My advice, before you even read any further, is not to breed hamsters. It will take a lot of your time and attention and can become costly when you need extra cages and food.
Also, you’re going to have to deal with a litter of from 4 to 20. Each of those pups is going to need a good home and you can’t count on the local pet store to take your hamster pups – they usually have more than they can sell.
However, if you are still interested in hamster breeding, the following information will be helpful.
When to Breed
Although hamsters may reach sexual maturity as early as four to five weeks of age, females should not be bred for the first time until they are 3 to 4 months old (12 to 16 weeks). They should not be bred for the first time after 6 months of age, however. Males can be bred by 2 to 3 months of age.
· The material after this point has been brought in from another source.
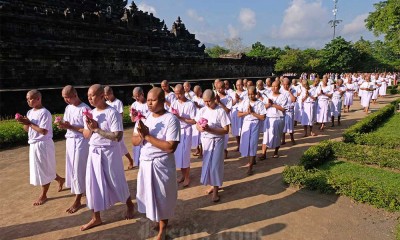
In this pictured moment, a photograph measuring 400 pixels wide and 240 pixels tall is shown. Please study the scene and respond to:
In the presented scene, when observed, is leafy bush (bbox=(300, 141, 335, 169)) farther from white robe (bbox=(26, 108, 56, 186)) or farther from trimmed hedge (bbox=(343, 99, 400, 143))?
white robe (bbox=(26, 108, 56, 186))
The female hamster will be ready for mating (in heat) about every 4 days. This will last about 24 to 28 hours. The best mating time is usually in the evening, when hamsters are most active.
If the female is not in heat, she may attack the male hamster. Remove the male immediately if you see this reaction and try again the next night.
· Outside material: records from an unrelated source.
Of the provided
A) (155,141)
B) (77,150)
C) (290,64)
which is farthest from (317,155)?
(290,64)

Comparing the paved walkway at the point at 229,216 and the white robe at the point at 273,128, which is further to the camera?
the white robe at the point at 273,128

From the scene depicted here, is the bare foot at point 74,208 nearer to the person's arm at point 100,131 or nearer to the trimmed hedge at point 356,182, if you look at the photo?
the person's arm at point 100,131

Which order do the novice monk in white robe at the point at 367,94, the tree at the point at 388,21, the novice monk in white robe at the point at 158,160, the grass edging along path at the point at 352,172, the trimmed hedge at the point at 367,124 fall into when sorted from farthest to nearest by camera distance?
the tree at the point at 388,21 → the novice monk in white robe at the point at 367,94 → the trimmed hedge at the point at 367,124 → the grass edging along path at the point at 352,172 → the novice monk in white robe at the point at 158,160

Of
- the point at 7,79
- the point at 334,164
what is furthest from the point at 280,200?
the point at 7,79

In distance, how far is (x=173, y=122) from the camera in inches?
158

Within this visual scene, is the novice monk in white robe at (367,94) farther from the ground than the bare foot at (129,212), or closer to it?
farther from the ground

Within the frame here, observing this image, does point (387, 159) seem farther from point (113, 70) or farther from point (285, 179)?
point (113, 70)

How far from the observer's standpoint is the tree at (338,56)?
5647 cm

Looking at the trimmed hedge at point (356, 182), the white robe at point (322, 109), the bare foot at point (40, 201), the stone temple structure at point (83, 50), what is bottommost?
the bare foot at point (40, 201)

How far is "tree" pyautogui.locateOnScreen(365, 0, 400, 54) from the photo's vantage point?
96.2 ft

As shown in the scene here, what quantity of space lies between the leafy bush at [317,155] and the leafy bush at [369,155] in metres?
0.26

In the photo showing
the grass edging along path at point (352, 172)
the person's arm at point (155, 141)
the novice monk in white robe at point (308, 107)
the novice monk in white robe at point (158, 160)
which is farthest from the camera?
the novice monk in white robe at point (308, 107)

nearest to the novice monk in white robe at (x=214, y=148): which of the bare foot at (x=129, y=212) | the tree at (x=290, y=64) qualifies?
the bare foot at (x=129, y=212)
Some people report success with a divided cage, such as an aquarium with a mesh between the two halves. The hamsters can then smell and see each other without getting into a fight. When the female seems ready, you can remove the mesh for mating.
Length of Pregnancy
Hamsters are pregnant for only a short time, usually from 16 to 18 days. Roborovskis and Chinese hamsters may take a few days longer.
The size of the pup litter can be from 1 to 16. A typical litter for Syrians and Dwarf Campbell’s will be about 6 to 8. Roborovski litters tend to be a bit smaller, typically about 4 to 6 pups.
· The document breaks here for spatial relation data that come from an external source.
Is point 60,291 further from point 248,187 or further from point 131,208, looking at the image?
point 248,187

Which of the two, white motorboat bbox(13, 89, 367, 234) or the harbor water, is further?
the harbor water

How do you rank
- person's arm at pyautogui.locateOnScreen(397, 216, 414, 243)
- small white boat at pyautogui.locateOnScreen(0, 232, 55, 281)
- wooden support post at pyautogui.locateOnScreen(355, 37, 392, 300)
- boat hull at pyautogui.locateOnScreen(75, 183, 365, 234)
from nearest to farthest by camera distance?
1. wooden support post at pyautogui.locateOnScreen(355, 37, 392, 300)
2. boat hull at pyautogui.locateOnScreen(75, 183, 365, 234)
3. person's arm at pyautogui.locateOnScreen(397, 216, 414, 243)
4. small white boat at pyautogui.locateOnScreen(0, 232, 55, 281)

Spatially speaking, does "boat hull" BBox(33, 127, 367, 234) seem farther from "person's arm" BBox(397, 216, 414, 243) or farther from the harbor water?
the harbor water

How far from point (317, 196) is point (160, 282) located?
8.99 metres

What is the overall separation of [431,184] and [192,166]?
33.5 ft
The pups are born naked and blind but will grow rapidly. Within about 7 to 14 days their fur will usually be all grown in. By then they can see and hear and run around the cage.
Newborn pups should not be handled under any circumstances for at least 2 weeks. If your scent rubs off on a pup, the female may abandon it, pushing it from the nest, or worse, she may cannibalize it or all of the pups.
Female hamsters may also kill their babies if they are deformed or she does not think she can produce enough milk to feed the babies.
Most hamsters can be weaned from their mother somewhere between 3 and 4 weeks after birth. This is when it’s time to separate the litter into males and females and put them in separate cages. If not, you may find brothers and sisters mating and you will soon have more hamsters to deal with.
As I said in the beginning, I don’t recommend breeding hamsters unless you are really prepared to put in the effort.
And let’s face it, hamsters from pet stores tend to be from hamster breeding mills so tend to have bad genes meaning you will get a lot of babies that are deformed or sick. They will die or be eaten by the mother. Are you prepared to deal with that?
If you still want to breed hamsters,
- Read a lot about selecting hamster stock and breeding hamsters.
- Go to a professional hamster breeder to get your stock.